▸ INSTRUCTIONS FOR THE TASK: Every line below that contains the word "vertical" must be copied.

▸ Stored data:

........

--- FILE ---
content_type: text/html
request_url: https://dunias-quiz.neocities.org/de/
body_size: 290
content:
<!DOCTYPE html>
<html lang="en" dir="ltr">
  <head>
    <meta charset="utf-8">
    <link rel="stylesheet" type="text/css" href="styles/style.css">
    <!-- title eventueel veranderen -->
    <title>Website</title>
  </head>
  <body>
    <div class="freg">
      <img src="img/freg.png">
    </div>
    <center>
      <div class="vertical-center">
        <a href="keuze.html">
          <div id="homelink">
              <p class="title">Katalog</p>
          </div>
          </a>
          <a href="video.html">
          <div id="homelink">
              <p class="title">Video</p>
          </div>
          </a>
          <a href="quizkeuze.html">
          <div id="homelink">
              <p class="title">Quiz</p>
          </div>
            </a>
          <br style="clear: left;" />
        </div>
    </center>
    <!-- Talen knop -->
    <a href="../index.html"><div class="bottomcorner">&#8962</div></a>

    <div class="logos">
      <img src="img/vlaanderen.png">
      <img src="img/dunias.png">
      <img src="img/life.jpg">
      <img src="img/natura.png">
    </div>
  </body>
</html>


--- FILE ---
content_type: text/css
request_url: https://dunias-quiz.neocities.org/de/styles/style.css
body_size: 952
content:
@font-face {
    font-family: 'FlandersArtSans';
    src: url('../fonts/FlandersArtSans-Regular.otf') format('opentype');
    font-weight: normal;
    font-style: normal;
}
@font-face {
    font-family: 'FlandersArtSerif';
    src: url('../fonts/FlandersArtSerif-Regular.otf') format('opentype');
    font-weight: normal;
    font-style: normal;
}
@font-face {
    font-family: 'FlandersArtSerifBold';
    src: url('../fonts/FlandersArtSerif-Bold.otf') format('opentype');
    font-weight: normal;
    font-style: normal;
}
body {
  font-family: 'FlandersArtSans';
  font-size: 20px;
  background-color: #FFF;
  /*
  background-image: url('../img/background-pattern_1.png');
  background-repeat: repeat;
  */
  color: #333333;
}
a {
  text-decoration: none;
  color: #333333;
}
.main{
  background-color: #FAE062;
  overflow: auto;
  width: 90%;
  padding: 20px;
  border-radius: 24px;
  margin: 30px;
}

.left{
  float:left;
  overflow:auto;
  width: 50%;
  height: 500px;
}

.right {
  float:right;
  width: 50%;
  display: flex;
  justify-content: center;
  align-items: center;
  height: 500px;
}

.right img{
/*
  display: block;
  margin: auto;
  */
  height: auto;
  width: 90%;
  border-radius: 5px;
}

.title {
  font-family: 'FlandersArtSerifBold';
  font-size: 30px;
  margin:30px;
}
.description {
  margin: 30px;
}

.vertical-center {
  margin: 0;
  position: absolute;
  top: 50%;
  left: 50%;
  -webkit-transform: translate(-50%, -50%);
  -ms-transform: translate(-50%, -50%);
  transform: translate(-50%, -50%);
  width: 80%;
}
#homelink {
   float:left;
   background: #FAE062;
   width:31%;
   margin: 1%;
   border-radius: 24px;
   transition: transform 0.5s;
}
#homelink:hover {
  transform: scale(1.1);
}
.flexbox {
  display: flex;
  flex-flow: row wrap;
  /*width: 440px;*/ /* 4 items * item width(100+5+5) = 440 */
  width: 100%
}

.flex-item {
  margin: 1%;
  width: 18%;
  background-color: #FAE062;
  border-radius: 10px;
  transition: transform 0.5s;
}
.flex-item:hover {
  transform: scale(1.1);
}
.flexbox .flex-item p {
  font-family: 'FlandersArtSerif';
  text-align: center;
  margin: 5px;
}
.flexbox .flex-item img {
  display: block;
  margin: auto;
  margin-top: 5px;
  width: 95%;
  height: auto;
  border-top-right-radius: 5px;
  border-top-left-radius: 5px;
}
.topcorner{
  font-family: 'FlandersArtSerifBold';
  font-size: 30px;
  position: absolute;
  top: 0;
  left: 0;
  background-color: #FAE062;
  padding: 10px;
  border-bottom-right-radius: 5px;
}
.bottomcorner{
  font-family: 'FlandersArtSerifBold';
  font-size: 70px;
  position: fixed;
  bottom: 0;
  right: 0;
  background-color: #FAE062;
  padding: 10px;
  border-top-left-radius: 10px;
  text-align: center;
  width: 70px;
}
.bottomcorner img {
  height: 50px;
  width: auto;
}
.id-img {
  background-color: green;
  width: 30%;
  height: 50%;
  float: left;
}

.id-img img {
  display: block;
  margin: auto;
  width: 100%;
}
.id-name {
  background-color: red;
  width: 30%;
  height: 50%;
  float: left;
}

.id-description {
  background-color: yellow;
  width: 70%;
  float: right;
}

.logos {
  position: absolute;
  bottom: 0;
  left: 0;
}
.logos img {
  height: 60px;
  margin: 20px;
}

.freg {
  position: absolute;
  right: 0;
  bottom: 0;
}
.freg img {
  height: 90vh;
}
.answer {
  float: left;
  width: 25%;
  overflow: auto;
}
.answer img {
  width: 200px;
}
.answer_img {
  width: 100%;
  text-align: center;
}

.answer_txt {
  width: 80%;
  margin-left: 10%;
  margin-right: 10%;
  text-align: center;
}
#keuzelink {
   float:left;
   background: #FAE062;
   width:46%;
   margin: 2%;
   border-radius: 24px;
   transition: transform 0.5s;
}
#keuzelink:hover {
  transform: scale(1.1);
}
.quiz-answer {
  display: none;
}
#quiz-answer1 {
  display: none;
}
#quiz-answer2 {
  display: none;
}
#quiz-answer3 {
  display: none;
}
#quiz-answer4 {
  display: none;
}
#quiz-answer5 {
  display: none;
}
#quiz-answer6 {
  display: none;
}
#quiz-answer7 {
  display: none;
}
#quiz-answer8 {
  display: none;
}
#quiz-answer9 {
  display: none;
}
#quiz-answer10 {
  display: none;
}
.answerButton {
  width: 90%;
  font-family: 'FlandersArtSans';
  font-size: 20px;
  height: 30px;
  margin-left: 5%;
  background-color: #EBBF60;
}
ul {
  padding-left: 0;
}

........

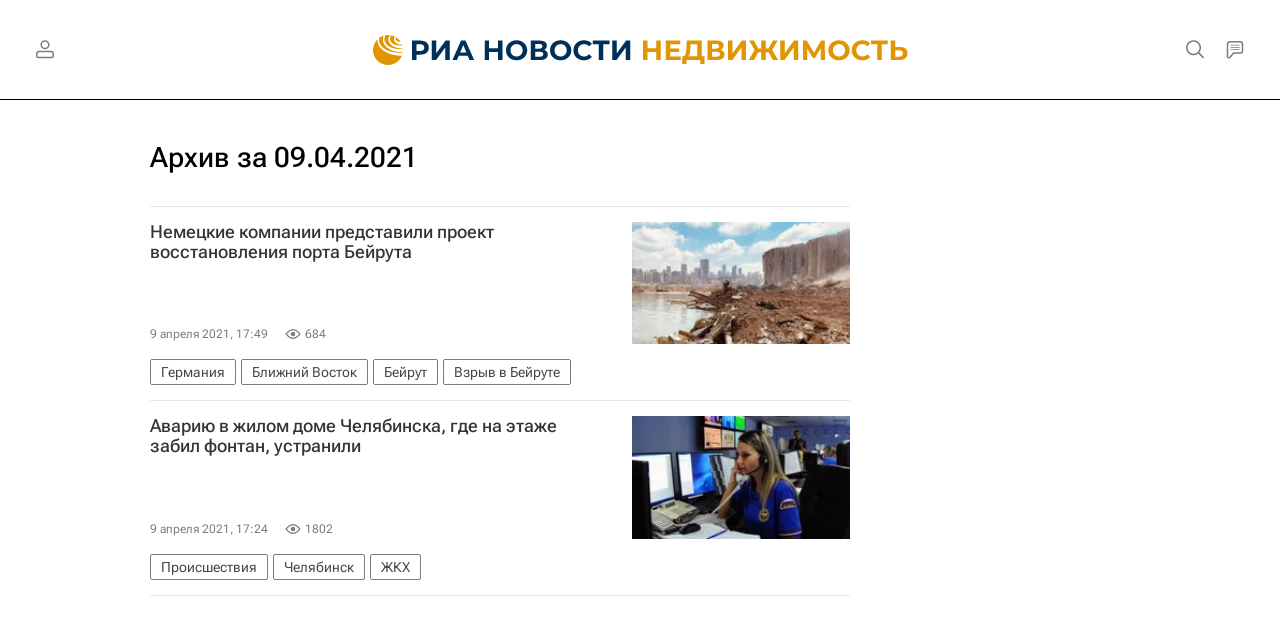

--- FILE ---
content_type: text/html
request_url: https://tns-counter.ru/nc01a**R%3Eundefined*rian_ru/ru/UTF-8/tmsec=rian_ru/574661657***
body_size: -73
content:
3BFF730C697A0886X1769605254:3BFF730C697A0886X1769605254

........

▸ SOLUTION TO THIS PROBLEM:
      <div class="vertical-center">
.vertical-center {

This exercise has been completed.